Remember the President’s marketing lines? “This won’t cost a dime. It will be funded by savings in fraud and abuse.” Millions of dollars in F&A have been recouped, but the dollars saved do not even come close to paying for this program. Or how about this one, “If you like your health plan and your doctor you can keep it.”

True––assuming that your employer still offers you health insurance, as many will drop this worker benefit come 2014.

Doctors have always been the weakest link in the healthcare chain. Compared to pharmaceutical companies, AARP, attorneys, health insurance companies, and hospital chains, we are poorly organized and underfund lobbing efforts. So like the slowest gazelle in the pack, we are the easiest to pick off first. By the end of 2013, estimates are that over one-half of cardiologists will be owned and or financially affiliated with a hospital corporation. Office based ancillaries such as imaging and cardiac cath labs have had reimbursements cut to below levels of provider cost, making it almost financially impossible for a cardiologist to remain independent. How did this happen? Let’s see.

The rap against cardiologists, and other specialists, has been that since they owned so much diagnostic and treatment equipment, that over-testing and procedures, largely due to self-referral, drive up the cost of healthcare. That is a legitimate hypothesis, but has never been proven. Medicare’s solution was to simply cut away at physician owned outpatient facility payments while simultaneously increasing the reimbursements for the same procedures at the hospital; thus eliminating any conflict of interest when a doctor orders a test or procedure. In theory, this idea seems sound, but in actuality, it ends up costing Medicare more, not less. That is because any test, or procedure, done in the hospital costs many times more than if it was done in the physicians’ office.

For example, in my area of Florida, a physician-owned cardiac cath lab can do a procedure for under $2,000 and still make a profit. The exact same procedure in the hospital, (even if it is done as an out-patient), can cost Medicare anywhere from $5,000 to $10,000. Plus the patient must pay a Medicare Part A deductible, which is more than Part B. None of this has dissuaded Medicare from cutting reimbursements to non-hospital owned outpatient cath labs, which will likely become extinct within the next two years.

Along with this big stick, is also a big carrot. Hospital-employed cardiologists are now paid on the basis of relative value of work units, or RVU’s.
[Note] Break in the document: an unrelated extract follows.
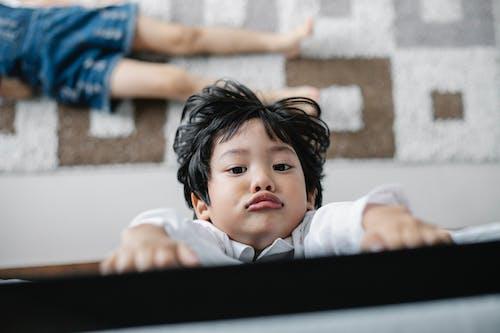 Gratis stockfoto met aandacht, appartement, aziatisch jongetje, Aziatische jongen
So now longer do they have to worry about being under, or non-reimbursed, for their work due to poor or no health insurance. The hospital can more than make up for these bad debts by write-offs and over-charging Medicare and other private carriers. Thus, it has become a win-win for the hospital and the cardiologist. Who looses? We all do. There is now even less of a free market system of health care testing and procedure purchasing, and costs will inevitably rise.

I believe that federal government policy makers are not blind to this. When most cardiologists are employed by hospitals in the not-to-distant future, Medicare and other payers will start to cut payments to the hospitals as well, under the guise of reducing costs of the program.  Inevitably rationing will then increase, as it has in every industrialized country with national health insurance. Private insurance premiums will escalate, and the populace will become increasingly angry and demand changes. The politicians will throw up their hands and say, “Oh well, we tried to do this through the private sector, but it just hasn’t worked out as we had expected.” Voila: single payer.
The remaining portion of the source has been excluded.